Return verbatim the run of lines that opens with the line holding "How far away is" and closes with the last line of the records.

Spatial reasoning dataset excerpts —
■ ■ ■ ■

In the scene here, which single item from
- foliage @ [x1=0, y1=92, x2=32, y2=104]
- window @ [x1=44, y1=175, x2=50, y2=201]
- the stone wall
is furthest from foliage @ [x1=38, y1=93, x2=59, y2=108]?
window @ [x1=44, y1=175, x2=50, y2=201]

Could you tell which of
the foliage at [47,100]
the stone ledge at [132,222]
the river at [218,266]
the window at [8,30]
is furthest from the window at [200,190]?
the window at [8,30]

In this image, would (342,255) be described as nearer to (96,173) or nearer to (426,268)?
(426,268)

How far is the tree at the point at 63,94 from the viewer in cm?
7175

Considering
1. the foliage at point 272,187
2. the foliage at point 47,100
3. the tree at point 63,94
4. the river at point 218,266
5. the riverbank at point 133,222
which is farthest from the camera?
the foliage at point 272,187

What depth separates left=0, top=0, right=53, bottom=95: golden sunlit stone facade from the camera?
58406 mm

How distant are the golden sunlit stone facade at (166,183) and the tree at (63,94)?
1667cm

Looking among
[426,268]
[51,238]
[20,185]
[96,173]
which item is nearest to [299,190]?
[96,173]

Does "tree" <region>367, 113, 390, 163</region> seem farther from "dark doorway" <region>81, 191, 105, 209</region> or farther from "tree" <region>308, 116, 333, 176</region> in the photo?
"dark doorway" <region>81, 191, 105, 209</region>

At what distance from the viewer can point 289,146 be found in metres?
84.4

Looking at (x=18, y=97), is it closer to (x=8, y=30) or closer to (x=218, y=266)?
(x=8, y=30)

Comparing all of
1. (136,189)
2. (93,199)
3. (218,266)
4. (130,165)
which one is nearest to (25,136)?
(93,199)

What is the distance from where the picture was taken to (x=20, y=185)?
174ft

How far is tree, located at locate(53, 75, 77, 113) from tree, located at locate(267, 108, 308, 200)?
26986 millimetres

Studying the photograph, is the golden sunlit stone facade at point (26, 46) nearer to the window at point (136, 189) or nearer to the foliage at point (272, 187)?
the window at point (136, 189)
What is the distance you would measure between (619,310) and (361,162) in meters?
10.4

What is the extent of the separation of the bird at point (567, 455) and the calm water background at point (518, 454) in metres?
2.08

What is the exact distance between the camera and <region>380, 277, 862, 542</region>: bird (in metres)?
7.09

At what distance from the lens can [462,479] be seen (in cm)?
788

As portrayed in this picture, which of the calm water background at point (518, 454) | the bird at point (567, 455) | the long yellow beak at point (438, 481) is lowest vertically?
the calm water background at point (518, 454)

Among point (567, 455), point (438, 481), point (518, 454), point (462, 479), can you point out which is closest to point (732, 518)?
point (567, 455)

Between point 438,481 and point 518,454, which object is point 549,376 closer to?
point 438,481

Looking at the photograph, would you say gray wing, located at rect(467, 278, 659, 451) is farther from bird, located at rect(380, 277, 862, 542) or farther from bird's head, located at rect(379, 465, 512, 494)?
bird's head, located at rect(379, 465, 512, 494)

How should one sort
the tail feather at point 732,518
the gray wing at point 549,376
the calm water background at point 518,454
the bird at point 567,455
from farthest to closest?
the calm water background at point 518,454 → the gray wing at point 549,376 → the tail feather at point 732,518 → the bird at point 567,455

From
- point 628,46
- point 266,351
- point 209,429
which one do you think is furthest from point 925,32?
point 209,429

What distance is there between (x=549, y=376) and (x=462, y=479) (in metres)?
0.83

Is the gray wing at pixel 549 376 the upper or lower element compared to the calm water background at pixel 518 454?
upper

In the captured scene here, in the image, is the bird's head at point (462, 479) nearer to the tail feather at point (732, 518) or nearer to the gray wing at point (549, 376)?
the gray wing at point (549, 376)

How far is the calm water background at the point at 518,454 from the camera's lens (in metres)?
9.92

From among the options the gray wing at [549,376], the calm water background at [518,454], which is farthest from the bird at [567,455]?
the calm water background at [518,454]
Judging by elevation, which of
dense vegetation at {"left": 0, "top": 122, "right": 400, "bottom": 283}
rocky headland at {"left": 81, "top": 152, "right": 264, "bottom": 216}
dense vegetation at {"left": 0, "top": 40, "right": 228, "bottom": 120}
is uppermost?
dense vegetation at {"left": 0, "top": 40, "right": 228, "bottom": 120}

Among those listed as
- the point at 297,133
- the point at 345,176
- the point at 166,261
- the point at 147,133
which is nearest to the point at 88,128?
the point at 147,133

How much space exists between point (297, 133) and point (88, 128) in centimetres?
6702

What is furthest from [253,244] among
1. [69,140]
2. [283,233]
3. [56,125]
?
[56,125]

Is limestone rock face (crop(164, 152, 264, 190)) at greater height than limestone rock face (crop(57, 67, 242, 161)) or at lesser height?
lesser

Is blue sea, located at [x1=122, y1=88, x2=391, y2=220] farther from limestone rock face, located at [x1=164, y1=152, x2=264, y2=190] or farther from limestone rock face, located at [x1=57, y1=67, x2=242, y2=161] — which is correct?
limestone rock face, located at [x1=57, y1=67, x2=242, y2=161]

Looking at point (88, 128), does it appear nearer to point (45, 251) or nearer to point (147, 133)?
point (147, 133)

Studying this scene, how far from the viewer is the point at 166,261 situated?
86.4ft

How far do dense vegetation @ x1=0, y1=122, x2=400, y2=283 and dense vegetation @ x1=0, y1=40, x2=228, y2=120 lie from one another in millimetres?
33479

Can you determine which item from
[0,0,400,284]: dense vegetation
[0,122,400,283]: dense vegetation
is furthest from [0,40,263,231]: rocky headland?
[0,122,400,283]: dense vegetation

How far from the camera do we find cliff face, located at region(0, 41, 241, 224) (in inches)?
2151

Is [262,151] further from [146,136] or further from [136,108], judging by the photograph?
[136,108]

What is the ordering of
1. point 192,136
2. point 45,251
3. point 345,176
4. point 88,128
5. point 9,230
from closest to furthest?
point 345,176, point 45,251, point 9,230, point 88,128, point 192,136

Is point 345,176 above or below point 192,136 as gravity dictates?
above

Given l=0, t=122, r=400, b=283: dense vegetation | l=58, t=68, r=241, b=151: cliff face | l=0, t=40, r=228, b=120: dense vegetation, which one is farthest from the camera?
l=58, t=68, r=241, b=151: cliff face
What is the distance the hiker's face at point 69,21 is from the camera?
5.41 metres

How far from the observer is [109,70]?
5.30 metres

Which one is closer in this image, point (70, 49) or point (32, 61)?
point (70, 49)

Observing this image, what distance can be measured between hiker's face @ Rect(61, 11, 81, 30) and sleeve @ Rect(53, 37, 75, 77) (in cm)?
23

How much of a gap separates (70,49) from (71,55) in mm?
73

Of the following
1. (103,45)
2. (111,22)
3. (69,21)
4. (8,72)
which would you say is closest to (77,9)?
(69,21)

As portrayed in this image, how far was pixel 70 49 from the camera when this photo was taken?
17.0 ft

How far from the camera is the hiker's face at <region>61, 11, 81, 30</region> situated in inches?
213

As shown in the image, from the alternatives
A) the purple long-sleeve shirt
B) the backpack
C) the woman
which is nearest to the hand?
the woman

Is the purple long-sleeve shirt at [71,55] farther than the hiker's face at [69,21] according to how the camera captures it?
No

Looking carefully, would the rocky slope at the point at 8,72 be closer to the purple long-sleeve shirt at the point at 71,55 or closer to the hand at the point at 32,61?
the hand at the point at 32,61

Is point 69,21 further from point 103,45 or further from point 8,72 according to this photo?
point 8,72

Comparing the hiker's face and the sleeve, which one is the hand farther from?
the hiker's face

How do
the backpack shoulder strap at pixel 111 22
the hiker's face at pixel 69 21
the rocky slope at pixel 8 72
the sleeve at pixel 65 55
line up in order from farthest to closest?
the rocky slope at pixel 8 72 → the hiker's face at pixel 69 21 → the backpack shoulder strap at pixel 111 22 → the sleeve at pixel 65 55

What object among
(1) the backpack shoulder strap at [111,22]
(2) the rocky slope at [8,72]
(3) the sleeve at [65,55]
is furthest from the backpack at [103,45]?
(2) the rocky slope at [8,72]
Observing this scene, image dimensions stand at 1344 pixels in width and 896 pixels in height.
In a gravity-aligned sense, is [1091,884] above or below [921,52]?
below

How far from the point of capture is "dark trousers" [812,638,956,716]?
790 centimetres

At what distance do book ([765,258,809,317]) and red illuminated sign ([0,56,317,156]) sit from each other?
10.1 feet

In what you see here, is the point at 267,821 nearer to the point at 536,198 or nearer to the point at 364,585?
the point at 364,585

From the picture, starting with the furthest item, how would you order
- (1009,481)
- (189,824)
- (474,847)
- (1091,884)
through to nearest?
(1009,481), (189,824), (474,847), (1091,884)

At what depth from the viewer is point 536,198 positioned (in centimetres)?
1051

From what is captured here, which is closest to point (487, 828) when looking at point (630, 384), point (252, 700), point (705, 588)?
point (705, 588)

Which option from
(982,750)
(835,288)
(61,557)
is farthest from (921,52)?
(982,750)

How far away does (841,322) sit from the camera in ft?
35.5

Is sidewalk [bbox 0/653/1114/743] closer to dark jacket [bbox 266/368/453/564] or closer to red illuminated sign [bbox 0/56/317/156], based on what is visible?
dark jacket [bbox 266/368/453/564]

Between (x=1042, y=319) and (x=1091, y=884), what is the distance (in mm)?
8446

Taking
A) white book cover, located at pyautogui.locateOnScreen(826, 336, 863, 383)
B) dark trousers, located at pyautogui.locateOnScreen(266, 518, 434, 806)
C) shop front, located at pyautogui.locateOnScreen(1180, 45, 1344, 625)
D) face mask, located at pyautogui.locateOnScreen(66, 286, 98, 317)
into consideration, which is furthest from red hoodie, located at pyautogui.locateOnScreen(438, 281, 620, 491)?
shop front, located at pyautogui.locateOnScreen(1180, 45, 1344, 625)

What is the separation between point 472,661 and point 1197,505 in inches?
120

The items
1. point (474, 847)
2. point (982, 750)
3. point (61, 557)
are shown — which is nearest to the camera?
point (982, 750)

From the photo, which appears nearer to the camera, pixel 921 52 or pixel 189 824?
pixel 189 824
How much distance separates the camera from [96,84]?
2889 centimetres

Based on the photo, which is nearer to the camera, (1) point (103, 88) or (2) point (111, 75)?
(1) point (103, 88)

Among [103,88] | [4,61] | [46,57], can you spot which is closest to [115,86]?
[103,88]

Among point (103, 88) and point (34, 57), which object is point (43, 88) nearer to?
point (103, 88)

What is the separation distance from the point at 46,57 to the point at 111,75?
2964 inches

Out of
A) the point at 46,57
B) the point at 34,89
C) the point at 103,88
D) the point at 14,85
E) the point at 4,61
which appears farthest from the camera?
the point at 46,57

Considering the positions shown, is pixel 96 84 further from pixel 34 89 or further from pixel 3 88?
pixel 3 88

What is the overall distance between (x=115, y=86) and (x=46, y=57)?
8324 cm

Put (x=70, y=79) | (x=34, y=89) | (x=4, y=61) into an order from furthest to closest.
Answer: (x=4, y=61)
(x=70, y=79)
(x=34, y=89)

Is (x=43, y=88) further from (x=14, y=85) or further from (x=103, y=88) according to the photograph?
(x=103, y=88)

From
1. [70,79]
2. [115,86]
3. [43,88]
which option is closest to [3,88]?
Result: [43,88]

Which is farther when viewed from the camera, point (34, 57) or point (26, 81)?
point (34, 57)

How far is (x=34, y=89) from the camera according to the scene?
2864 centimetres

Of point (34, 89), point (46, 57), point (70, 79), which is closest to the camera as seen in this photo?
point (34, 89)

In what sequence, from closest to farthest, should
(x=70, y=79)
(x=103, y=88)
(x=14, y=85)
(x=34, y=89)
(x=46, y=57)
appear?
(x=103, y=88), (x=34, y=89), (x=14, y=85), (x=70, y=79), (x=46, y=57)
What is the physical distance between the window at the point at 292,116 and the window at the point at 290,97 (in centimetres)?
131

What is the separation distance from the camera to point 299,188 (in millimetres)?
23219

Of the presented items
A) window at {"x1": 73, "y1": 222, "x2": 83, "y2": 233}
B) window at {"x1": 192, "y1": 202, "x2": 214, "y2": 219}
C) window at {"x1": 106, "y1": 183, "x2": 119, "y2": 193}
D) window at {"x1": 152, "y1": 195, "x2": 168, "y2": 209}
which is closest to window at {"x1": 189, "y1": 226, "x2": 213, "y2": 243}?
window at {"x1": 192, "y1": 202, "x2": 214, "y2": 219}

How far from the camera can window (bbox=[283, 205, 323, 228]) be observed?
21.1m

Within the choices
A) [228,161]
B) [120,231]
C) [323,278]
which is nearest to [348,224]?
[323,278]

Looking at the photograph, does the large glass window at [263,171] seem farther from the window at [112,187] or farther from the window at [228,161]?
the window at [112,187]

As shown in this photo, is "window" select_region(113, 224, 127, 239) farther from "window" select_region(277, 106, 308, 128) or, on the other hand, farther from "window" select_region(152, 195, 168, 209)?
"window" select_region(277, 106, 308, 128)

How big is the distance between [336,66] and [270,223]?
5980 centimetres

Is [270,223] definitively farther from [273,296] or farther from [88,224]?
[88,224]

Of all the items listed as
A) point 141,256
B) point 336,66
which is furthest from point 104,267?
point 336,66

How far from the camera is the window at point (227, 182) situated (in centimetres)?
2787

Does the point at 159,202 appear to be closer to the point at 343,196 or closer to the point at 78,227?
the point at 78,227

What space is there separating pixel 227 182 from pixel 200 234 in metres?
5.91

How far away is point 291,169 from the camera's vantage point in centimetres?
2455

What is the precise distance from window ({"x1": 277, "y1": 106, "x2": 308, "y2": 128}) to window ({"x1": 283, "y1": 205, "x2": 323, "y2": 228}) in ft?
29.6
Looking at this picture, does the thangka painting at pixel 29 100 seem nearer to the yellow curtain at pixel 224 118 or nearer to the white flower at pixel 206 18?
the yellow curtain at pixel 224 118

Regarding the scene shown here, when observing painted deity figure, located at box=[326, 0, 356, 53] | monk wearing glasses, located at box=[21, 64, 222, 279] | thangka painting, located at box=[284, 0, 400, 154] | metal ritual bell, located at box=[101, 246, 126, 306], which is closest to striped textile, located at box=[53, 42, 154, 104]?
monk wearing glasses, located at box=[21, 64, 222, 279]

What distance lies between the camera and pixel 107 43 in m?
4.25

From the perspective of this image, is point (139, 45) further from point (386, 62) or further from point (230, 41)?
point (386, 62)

■ ■ ■ ■

RESULT —
How far away is point 291,169 from the camera's vantage point in centimetres?
2455

What is the precise distance from window ({"x1": 277, "y1": 106, "x2": 308, "y2": 128}) to window ({"x1": 283, "y1": 205, "x2": 323, "y2": 228}) in ft?
29.6
Looking at this picture, does the thangka painting at pixel 29 100 seem nearer to the yellow curtain at pixel 224 118 or nearer to the white flower at pixel 206 18?
the yellow curtain at pixel 224 118

Regarding the scene shown here, when observing painted deity figure, located at box=[326, 0, 356, 53] | monk wearing glasses, located at box=[21, 64, 222, 279] | thangka painting, located at box=[284, 0, 400, 154] | metal ritual bell, located at box=[101, 246, 126, 306], which is closest to striped textile, located at box=[53, 42, 154, 104]?
monk wearing glasses, located at box=[21, 64, 222, 279]

What distance lies between the camera and pixel 107 43 in m?
4.25

From the perspective of this image, is point (139, 45) further from point (386, 62) or further from point (230, 41)?
point (386, 62)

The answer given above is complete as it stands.